** Dataset **
------------------------------------------------------------

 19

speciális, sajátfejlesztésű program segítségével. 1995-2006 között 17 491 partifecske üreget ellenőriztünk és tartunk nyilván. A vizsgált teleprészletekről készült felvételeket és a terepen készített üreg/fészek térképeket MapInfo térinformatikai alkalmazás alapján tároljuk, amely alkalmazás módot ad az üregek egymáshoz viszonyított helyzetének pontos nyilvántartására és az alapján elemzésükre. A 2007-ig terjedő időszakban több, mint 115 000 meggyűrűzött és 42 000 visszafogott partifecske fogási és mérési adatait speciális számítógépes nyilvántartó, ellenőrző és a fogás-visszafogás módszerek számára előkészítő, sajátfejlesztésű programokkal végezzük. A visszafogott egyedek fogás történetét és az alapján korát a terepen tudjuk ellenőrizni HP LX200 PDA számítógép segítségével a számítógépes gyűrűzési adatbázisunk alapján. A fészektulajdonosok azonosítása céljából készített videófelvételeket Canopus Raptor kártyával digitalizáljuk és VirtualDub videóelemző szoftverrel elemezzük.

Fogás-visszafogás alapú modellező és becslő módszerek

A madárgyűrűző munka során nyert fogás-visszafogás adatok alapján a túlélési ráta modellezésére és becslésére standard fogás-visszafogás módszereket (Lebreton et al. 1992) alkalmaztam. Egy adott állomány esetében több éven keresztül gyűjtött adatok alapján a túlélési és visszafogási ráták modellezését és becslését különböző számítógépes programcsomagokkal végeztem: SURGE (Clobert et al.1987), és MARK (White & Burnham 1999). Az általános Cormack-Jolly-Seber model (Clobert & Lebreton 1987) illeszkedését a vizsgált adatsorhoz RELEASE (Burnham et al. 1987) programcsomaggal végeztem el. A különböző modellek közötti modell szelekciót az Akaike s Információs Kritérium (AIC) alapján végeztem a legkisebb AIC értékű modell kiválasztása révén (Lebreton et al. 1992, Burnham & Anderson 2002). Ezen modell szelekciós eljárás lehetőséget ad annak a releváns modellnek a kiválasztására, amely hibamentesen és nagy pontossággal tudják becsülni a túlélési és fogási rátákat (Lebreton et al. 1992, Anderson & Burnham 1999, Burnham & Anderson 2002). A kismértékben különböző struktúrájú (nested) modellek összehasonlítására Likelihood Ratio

------------------------------------------------------------

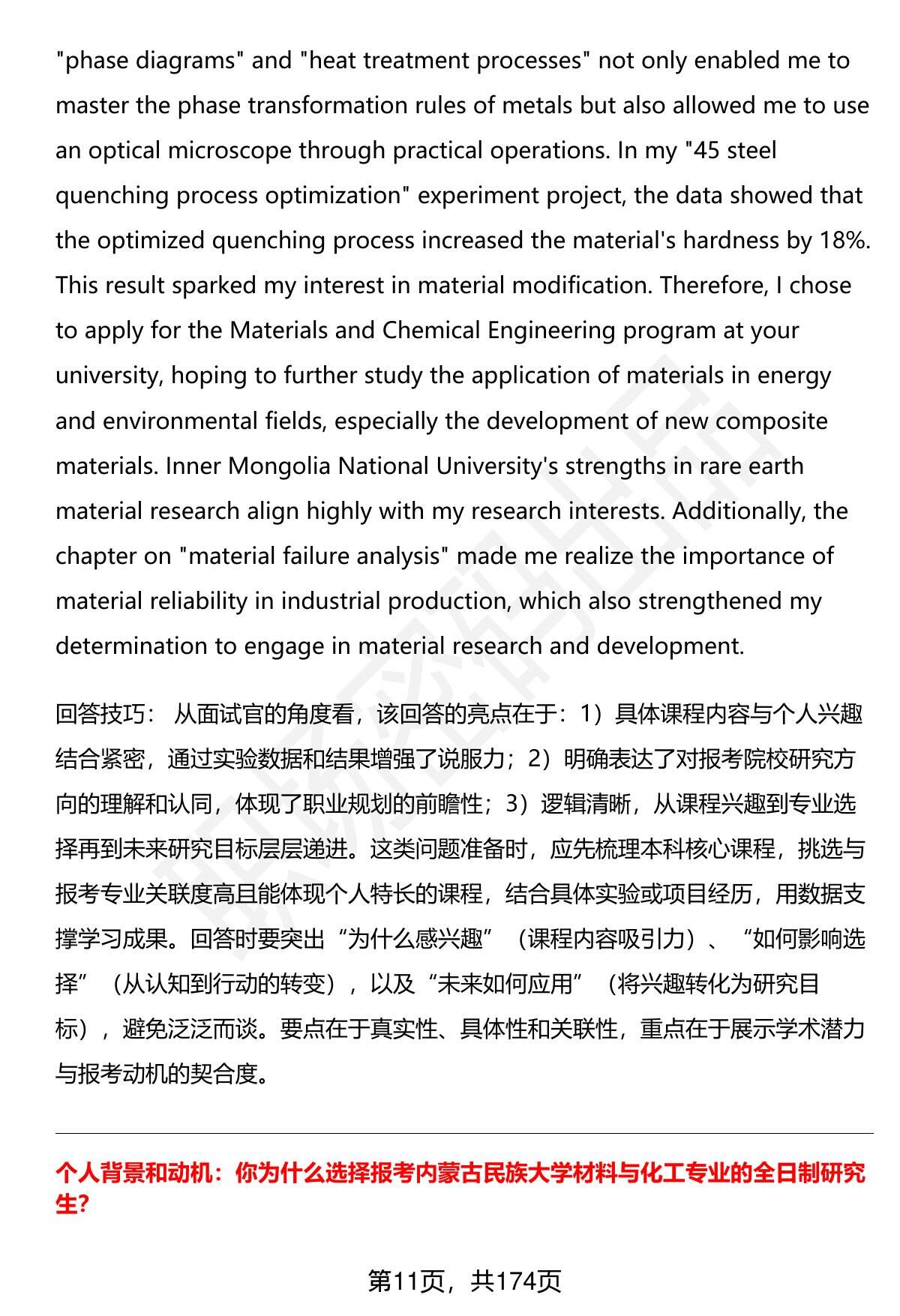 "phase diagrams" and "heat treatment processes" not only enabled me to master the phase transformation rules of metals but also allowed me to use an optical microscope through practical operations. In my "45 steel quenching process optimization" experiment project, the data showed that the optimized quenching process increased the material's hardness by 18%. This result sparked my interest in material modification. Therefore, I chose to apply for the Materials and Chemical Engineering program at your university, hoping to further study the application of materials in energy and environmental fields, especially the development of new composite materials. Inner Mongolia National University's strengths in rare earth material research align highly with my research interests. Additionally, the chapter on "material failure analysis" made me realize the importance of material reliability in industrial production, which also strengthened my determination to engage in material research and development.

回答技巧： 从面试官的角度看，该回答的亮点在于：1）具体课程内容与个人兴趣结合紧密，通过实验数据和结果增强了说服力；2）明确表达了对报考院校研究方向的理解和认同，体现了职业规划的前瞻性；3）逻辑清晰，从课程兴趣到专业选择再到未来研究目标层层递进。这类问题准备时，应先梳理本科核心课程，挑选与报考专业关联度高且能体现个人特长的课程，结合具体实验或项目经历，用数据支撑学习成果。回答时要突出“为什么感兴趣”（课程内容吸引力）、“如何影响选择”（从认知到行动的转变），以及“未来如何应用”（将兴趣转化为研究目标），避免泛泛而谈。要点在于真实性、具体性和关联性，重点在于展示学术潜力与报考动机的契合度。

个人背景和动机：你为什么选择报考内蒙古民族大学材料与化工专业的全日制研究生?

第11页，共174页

------------------------------------------------------------

** Instructions for the task **
Of all the entries above, retype exactly the lines from the line with "speciális, sajátfejlesztésű program" to the line with "Fogás-visszafogás alapú modellező", both included, and no others.

** Solution to the exercise **
speciális, sajátfejlesztésű program segítségével. 1995-2006 között 17 491 partifecske üreget ellenőriztünk és tartunk nyilván. A vizsgált teleprészletekről készült felvételeket és a terepen készített üreg/fészek térképeket MapInfo térinformatikai alkalmazás alapján tároljuk, amely alkalmazás módot ad az üregek egymáshoz viszonyított helyzetének pontos nyilvántartására és az alapján elemzésükre. A 2007-ig terjedő időszakban több, mint 115 000 meggyűrűzött és 42 000 visszafogott partifecske fogási és mérési adatait speciális számítógépes nyilvántartó, ellenőrző és a fogás-visszafogás módszerek számára előkészítő, sajátfejlesztésű programokkal végezzük. A visszafogott egyedek fogás történetét és az alapján korát a terepen tudjuk ellenőrizni HP LX200 PDA számítógép segítségével a számítógépes gyűrűzési adatbázisunk alapján. A fészektulajdonosok azonosítása céljából készített videófelvételeket Canopus Raptor kártyával digitalizáljuk és VirtualDub videóelemző szoftverrel elemezzük.

Fogás-visszafogás alapú modellező és becslő módszerek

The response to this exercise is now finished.